**Task A**.
Please retype the part of the groundwater text that opens with the words containing "Nitrate is the" and closes with "like municipal waste.".
**Task B**.
According to the groundwater text, what concentration are naturally occurring nitrate levels typically below?
**Task C**.
Using the groundwater text, explain in one to three sentences why groundwater in the Driftless Area is more susceptible to contamination.

**Text block**.
○ ○ ○ ○

The Groundwater Testing Project in Western Dane County offered free nitrate sampling to residents with private wells in the the Towns of Mazomanie, Black Earth, Vermont, Blue Mounds, Perry, Primrose, Springdale, Cross Plains, Berry, and Roxbury between 2024 and 2025. Situated mostly in Wisconsin’s Driftless Area (unglaciated region), wells in this location are vulnerable to groundwater contamination due to the unique geology of the area. This project sought to collect and map groundwater data to identify areas for implementing conservation practices that can reduce nitrate leaching and provide education about groundwater quality to Dane County residents.
Groundwater in the Driftless Area is more susceptible to contamination because this area contains no overlying glacial sediments, has thin soils, and occurrences of fractured carbonate rock at the surface are common. A few different factors contribute to individual well water quality including the geology and types of rocks and minerals that groundwater moves through, land use, plumbing, well construction specifications, and well maintenance.
Nitrate is the most common groundwater contaminant in Wisconsin. Nitrate (NO3-) is a naturally occurring molecule found in plants and animals. Naturally occurring levels of nitrate are typically below 2 mg/L, and concentrations above that show that land use is impacting groundwater quality. Contamination sources include agricultural and lawn fertilizers, animal wastes that are stored or spread, septic system drain fields, and other bio-solids like municipal waste.

○ ○ ○ ○

**Data for analysis**.
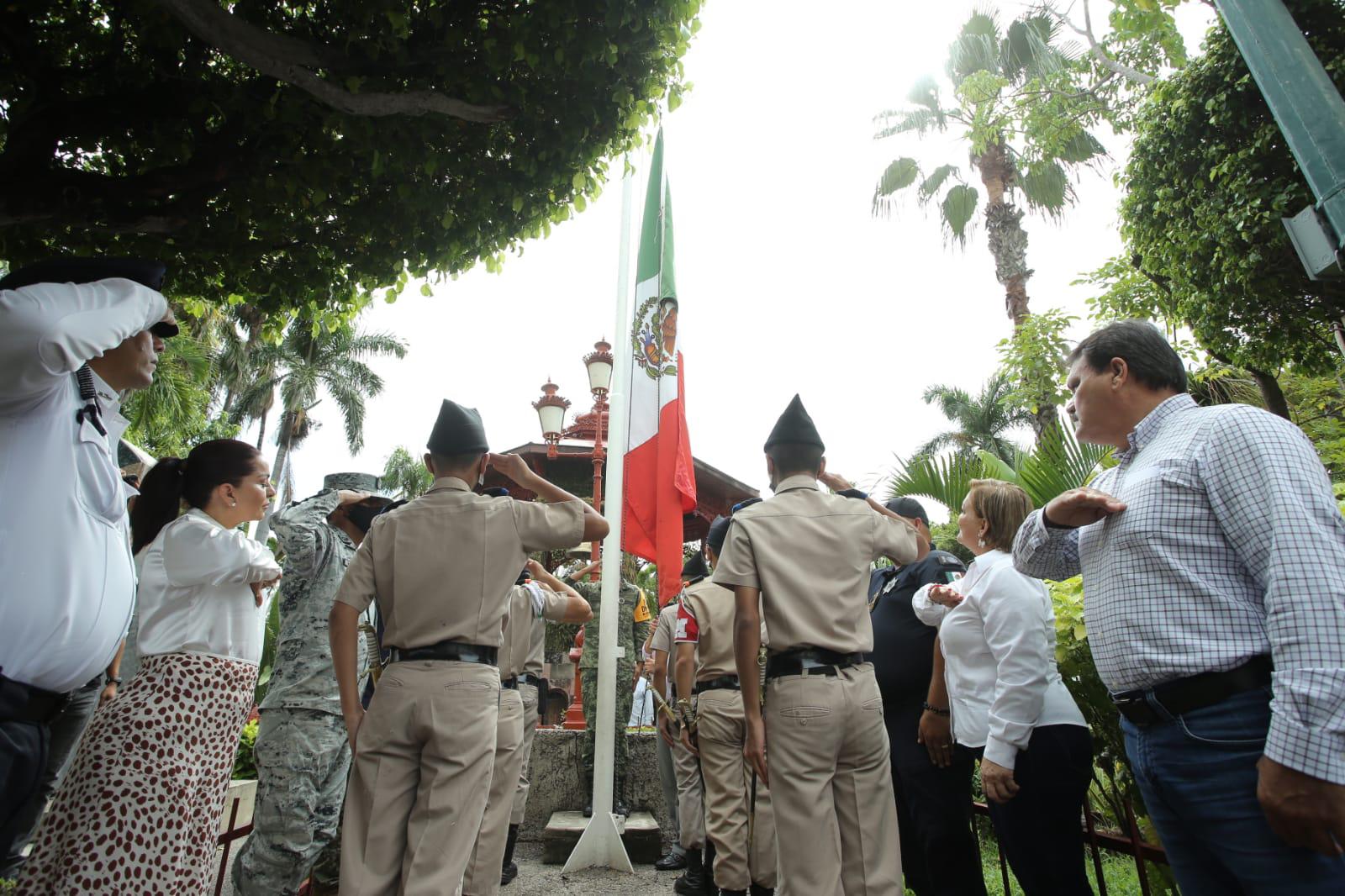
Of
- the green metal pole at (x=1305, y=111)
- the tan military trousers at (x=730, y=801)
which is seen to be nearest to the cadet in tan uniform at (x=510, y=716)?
the tan military trousers at (x=730, y=801)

○ ○ ○ ○

**Exercise solution A**.
Nitrate is the most common groundwater contaminant in Wisconsin. Nitrate (NO3-) is a naturally occurring molecule found in plants and animals. Naturally occurring levels of nitrate are typically below 2 mg/L, and concentrations above that show that land use is impacting groundwater quality. Contamination sources include agricultural and lawn fertilizers, animal wastes that are stored or spread, septic system drain fields, and other bio-solids like municipal waste.

**Exercise solution B**.
2 mg/L

**Exercise solution C**.
Groundwater there is more susceptible because the area has no overlying glacial sediments and has thin soils. Fractured carbonate rock also commonly occurs at the surface.